Andrei Atanasov Bucharestliev was a 19th and 20th century Bulgarian Lieutenant Colonel who was notable for his service in the Battle of Banjski Dol during the Serbo-Bulgarian War.

==Biography==
Andrei Bucharestliev was born in the village of Plevnya, Drama. Between 1873 and 1876 he studied at the class school in the village of Ilinden by prominent educator Atanas Poppetrov. He graduated from the Vasil Levski National Military University in Sofia with the first class in 1879 and enlisted in the Bulgarian Army. In 1885 he graduated from the shooting school in Moscow.

In Serbo-Bulgarian War, he commanded the militia in the Tsaribrod district, 4th Pleven Infantry Regiment and Dolnonevlyanskiya unit which conceals in the direction to Pirot-Sukovo-Vrabcha-Tran-Breznik. He took part in the battles of Malo Malovo and Banski Dol, both on November 2 and the Battle of Slivnitsa November 5–7. During the Battle of Pirot, the troops commanded by Captain Bucharestliev were in the reserve of the Main Detachment.

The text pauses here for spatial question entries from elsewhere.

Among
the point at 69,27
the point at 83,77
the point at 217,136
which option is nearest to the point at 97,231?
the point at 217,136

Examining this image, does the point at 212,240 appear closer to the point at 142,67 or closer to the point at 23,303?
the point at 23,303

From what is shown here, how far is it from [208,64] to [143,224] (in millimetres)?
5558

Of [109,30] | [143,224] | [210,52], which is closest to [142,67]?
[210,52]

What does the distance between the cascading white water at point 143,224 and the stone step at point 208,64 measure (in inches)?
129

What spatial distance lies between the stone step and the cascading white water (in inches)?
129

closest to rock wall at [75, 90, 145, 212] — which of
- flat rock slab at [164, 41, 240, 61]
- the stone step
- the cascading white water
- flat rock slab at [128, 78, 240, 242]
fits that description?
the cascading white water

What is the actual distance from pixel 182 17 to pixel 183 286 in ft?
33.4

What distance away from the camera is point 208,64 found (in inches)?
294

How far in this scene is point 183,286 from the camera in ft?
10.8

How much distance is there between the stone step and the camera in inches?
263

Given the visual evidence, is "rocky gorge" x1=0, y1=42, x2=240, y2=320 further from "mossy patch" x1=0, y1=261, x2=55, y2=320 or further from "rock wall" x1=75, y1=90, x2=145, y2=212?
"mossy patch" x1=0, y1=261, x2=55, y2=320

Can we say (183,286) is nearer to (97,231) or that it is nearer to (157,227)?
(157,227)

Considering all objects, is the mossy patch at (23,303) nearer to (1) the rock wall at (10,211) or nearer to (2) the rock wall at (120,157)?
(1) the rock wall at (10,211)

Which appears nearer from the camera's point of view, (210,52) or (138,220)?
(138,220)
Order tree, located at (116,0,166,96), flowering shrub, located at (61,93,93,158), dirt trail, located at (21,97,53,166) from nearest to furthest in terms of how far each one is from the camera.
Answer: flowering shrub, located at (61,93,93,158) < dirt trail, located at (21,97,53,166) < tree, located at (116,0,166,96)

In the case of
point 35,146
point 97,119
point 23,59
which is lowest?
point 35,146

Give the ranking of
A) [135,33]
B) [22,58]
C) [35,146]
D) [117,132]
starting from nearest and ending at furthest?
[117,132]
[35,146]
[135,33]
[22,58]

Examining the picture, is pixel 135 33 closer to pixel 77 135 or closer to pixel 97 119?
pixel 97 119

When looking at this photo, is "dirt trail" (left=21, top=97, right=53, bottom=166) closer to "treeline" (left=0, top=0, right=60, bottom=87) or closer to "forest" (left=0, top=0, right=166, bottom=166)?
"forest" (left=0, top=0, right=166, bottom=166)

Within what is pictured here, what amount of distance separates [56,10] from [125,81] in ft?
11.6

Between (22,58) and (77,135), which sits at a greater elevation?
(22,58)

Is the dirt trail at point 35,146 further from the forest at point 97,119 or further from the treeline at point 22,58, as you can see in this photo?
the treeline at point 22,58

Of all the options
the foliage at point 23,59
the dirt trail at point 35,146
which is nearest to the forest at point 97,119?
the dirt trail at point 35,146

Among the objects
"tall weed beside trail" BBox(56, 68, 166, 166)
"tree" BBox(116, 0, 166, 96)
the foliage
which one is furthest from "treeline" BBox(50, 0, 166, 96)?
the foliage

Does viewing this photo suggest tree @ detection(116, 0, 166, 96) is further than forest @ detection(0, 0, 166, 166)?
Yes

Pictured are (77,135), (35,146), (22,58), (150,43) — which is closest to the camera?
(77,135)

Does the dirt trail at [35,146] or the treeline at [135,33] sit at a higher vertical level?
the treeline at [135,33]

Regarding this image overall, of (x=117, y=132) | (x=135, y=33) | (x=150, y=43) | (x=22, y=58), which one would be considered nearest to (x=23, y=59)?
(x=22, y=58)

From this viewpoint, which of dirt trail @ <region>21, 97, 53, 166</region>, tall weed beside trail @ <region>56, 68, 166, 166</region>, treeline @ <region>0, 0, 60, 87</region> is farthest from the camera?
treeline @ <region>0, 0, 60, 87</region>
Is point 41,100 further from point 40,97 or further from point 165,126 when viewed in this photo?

After the war, Bucharestliev served in the Vasil Levski National Military University and in 1889 he was dismissed from the army as a district military chief in Burgas. He worked as a public figure and merchant in Plovdiv.

He took part in the First Balkan War, the Second Balkan War and the First World War, after which he was fired in 1920.

Andrei Bukureshtliev is the brother of the composer Angel Bukoreshtliev and the Botev Chetnik Sava Bukureshtliev, the father of the lawyer Atanas Bukureshtliev and the pianist Dora Bukoreshtlieva and the grandfather of the pianist Andrey Bukureshtliev.